Both Heather Has Two Mommies (1989) and Daddy’s Roommate (1990) were published by Alyson, an adult gay press. Lesléa Newman wrote Heather after meeting a lesbian couple who complained, “We have no books to read our daughter that show our type of family. Somebody should write one.” The book, which concerns a little girl trying to understand why she has two mothers instead of a mother and father, is purposeful and message-driven, as is Michael Willhoite’s story of a boy whose divorced father has a roommate, later revealed to be his partner. Neither of these books is particularly distinguished in terms of writing or illustration, but they were perfectly timed for the zeitgeist of the early nineties, an era when homosexuality was becoming a mainstream cultural issue. But even as culture became more open and accepting, censors attacked these two books with a vengeance, claiming they were “obscene and vulgar,” promoted “a dangerous and ungodly lifestyle from which children must be protected,” and were “decaying the minds of children.” That’s a lot of vitriol for books whose message, in the words of Daddy’s Roommate, is simply, “Being gay is just one more kind of love.”

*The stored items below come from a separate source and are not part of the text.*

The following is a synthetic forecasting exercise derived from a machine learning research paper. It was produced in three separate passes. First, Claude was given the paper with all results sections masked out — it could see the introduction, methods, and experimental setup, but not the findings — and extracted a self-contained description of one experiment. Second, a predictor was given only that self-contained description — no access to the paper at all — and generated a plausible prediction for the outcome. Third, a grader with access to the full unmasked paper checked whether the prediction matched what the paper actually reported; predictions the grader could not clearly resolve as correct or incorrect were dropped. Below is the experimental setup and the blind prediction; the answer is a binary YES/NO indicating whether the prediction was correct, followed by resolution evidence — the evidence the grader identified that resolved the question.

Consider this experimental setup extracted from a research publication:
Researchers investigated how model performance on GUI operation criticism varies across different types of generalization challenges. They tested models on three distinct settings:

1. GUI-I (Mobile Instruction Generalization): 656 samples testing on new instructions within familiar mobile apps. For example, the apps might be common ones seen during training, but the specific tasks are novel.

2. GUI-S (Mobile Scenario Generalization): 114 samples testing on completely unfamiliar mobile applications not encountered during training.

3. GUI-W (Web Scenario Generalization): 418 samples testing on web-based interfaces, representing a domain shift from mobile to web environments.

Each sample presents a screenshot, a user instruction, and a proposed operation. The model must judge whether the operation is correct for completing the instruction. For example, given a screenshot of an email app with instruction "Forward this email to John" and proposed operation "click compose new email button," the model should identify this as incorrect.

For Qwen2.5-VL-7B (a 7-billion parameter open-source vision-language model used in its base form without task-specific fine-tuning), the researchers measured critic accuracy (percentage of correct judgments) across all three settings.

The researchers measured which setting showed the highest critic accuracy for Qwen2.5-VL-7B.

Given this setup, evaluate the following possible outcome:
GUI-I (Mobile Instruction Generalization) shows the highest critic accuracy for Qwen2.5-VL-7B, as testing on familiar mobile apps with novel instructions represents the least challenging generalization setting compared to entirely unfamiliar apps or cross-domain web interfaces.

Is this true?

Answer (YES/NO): NO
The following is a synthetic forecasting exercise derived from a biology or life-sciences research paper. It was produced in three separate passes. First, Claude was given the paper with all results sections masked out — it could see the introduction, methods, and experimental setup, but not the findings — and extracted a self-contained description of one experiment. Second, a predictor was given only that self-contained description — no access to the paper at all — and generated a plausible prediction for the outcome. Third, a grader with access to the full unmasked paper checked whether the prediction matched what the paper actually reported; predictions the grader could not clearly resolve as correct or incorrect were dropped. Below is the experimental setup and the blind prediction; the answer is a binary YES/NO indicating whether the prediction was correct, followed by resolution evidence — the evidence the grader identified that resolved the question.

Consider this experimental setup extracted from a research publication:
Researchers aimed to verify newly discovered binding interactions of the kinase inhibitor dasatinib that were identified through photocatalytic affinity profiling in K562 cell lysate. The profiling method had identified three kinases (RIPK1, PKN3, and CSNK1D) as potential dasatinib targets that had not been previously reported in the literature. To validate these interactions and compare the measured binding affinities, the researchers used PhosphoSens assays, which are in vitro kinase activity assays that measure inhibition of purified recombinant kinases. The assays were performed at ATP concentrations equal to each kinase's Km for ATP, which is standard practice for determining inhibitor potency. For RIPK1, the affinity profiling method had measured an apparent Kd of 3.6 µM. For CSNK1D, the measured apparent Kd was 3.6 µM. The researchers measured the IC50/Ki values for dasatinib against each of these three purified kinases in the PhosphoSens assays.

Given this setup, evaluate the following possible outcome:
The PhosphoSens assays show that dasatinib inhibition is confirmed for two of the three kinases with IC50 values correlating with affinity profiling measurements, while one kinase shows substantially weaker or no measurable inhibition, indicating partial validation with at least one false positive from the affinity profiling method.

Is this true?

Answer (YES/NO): NO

Sometimes you have to wince at censorship.
And sometimes you have to fight back.
STANDING UP TO CENSORSHIP
One of the biggest problems with censorship is that no one can agree on what’s offensive and what is not. In 1964, Supreme Court Justice Potter Stewart, grappling with a definition of obscenity, famously admitted that he couldn’t quite explain pornography, “but I know it when I see it.” And that continues to be the problem: when a myriad of perspectives examine an untold number of books, someone is always going to be offended. You’d think that those who pasted underwear on Maurice Sendak’s Mickey in the 1970s would be thrilled that one of today’s most popular children’s book figures, superhero Captain Underpants, never removes his briefs. But there are those who also condemn Dav Pilkey’s series on scatological grounds.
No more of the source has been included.